Salvini e la lezione Gregoretti: separare morale e giustizia

Siamo diventati tanti piccoli gup, perennemente sentenziosi e buffi. E invece niente, calmatevi. Se il leghista è un eroe o un mascalzone non lo decide un giudice

di Mauro Suttora

HuffPost, 11 aprile 2021

Ce la possiamo fare. Se nel 1648 abbiamo cominciato a separare la politica dalla religione, con la pace di Vestfalia, prima o poi riusciremo anche a distinguere fra morale e legge.

La procura di Catania ha chiesto l’assoluzione di Matteo Salvini per la nave Gregoretti: il capo della Lega non commise i reati di sequestro di persona e abuso d’atti d’ufficio quando vietò per sei giorni lo sbarco a 131 migranti.


Applaude la curva nord dei tifosi di centrodestra, ammutoliti quelli di sinistra. Peccato che le aule di tribunale non siano stadi: paghiamo i giudici non per decidere se un politico abbia fatto la cosa ‘giusta’, o migliore, o più umana, ma solo per sapere se ha violato precisi articoli del codice penale.

Inutili quindi sia le feste che il lutto, di fronte a richieste di archiviazione o incriminazione.

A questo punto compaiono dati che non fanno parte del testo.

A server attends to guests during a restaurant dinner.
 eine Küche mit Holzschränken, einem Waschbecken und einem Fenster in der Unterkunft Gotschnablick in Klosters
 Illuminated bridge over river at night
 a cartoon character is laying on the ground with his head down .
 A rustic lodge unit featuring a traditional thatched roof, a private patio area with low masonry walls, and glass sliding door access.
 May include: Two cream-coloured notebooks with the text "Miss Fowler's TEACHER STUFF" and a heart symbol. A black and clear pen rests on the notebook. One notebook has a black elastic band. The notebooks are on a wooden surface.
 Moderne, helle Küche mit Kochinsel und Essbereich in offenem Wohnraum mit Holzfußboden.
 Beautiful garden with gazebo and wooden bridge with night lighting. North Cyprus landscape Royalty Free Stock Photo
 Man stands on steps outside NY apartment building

Certo, l’equivoco è facile: la parola ‘giustizia’ contiene in sé l’aggettivo ‘giusto’. Quindi viene spontaneo caricare ogni sentenza di valore moralistico. Soprattutto per noi educati alla bontà dal catechismo, e ora immersi in quell’Era della Suscettibilità (© Guia Soncini) che ci fa stazionare col ditino alzato sul divano: siamo diventati tanti piccoli gup, perennemente sentenziosi e buffi.

E invece, niente. Calmatevi. Salvini non è né un eroe che ci difende dall’invasione dei clandestini, né un mascalzone che tortura donne e bimbi africani. O meglio, ciascuno di noi potrà continuare a pensarlo, e a votare di conseguenza. Ma non lo decide certo il giudice di Catania Nunzio Sarpietro (lui meno di tutti, fan dichiarato dell’ex premier Conte), né quello di Palermo che sta per giudicare Salvini su un caso uguale, il blocco della nave Open Arms.

Le loro sentenze non stabiliranno la ‘bontà’ (della politica) del capo leghista, ma solo se un suo determinato atto in un determinato giorno e luogo ha “integrato una fattispecie di reato”. Come ci hanno insegnato alla facoltà di giurisprudenza. Dove, lo confesso, ero un fan di Kelsen: quel giurista tedesco che per aver osato affermare la neutralità della legge si beccò del paranazista dai comunisti. Ma erano tempi complicati.

Ora invece sono i tempi dei grillini, che assolsero (politicamente) Salvini per il blocco della nave Diciotti quand’era loro alleato, ma lo hanno crocifisso per le navi successive: peccato che il codice penale non abbia fatto anch’esso un salto della quaglia assieme a loro, da destra a sinistra.

In ogni caso, il capo leghista è fortunato: meno di due anni sotto processo. Ai magistrati di Bertolaso ce ne sono voluti dieci per assolverlo. Stessa agonia per il sindaco di Parma Vignali, che dovette dimettersi nel 2011: diede il via all’epopea grillina con la vittoria dell’ottimo Pizzarotti. Assolto pure lui un anno fa, con annesse scuse della pm. E il povero Bassolino? Ci conviene fare proprio come i bagni per maschi e femmine: tenere separata la morale (e la politica) dalla giustizia.